Could you copy out, word for word, the lines running from the one containing "In this image, how" through the end of the records, both ends included?

━━━━━━━━━━━━━━━━━━━━

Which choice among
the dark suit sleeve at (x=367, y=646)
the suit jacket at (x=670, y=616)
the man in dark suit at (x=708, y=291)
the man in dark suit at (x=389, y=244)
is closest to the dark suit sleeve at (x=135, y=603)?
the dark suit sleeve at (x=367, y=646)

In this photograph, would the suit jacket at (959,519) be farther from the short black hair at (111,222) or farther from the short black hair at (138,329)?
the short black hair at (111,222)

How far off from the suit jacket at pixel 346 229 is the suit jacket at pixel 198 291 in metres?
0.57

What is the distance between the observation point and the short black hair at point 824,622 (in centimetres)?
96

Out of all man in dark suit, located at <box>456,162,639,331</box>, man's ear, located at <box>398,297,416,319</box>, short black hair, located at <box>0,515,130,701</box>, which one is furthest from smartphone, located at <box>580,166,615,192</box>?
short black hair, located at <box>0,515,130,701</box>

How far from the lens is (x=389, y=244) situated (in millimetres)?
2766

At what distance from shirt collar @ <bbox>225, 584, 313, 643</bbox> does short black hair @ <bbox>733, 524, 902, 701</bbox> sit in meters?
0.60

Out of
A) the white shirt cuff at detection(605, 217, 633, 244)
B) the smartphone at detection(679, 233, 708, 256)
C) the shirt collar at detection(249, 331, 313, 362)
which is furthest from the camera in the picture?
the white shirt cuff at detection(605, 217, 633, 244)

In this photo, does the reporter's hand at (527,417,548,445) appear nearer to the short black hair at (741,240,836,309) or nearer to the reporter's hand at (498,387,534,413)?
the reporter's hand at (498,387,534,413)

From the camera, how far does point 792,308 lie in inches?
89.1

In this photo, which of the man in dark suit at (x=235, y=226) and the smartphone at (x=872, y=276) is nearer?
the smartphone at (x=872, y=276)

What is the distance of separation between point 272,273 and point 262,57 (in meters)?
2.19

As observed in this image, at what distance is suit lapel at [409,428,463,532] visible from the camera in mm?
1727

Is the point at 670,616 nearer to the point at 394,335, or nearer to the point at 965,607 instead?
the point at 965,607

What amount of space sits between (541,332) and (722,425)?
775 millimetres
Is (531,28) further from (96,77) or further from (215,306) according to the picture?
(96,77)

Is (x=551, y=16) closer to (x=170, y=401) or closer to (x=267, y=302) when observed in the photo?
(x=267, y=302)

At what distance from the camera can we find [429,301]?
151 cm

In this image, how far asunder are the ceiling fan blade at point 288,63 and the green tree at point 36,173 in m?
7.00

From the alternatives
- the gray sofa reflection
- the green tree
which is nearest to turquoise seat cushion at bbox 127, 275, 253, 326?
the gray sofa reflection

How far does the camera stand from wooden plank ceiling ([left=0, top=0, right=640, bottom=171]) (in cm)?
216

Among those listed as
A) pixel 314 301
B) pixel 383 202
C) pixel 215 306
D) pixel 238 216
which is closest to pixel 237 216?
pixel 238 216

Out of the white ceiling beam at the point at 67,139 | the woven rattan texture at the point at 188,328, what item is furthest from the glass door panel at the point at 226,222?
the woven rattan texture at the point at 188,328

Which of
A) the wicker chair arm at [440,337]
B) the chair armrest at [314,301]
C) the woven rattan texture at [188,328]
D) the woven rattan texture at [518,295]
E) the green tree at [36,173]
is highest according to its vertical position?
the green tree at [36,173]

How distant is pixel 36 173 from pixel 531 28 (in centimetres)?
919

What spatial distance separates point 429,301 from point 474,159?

━━━━━━━━━━━━━━━━━━━━

### Solution for this task
In this image, how far asunder are the ceiling fan blade at point 288,63 and the green tree at point 36,173 in m?
7.00

From the alternatives
- the gray sofa reflection
- the green tree
which is nearest to turquoise seat cushion at bbox 127, 275, 253, 326?
the gray sofa reflection

How far does the camera stand from wooden plank ceiling ([left=0, top=0, right=640, bottom=171]) (in cm)?
216

Among those listed as
A) pixel 314 301
B) pixel 383 202
C) pixel 215 306
D) pixel 238 216
which is closest to pixel 237 216?
pixel 238 216

Out of the white ceiling beam at the point at 67,139 | the woven rattan texture at the point at 188,328, what item is furthest from the glass door panel at the point at 226,222?
the woven rattan texture at the point at 188,328

Which of
A) the wicker chair arm at [440,337]
B) the chair armrest at [314,301]
C) the woven rattan texture at [188,328]
D) the woven rattan texture at [518,295]
E) the green tree at [36,173]
is highest according to its vertical position?
the green tree at [36,173]

How distant is pixel 36 173 from pixel 531 28 (in centimetres)?
919

What spatial distance separates point 429,301 from point 474,159?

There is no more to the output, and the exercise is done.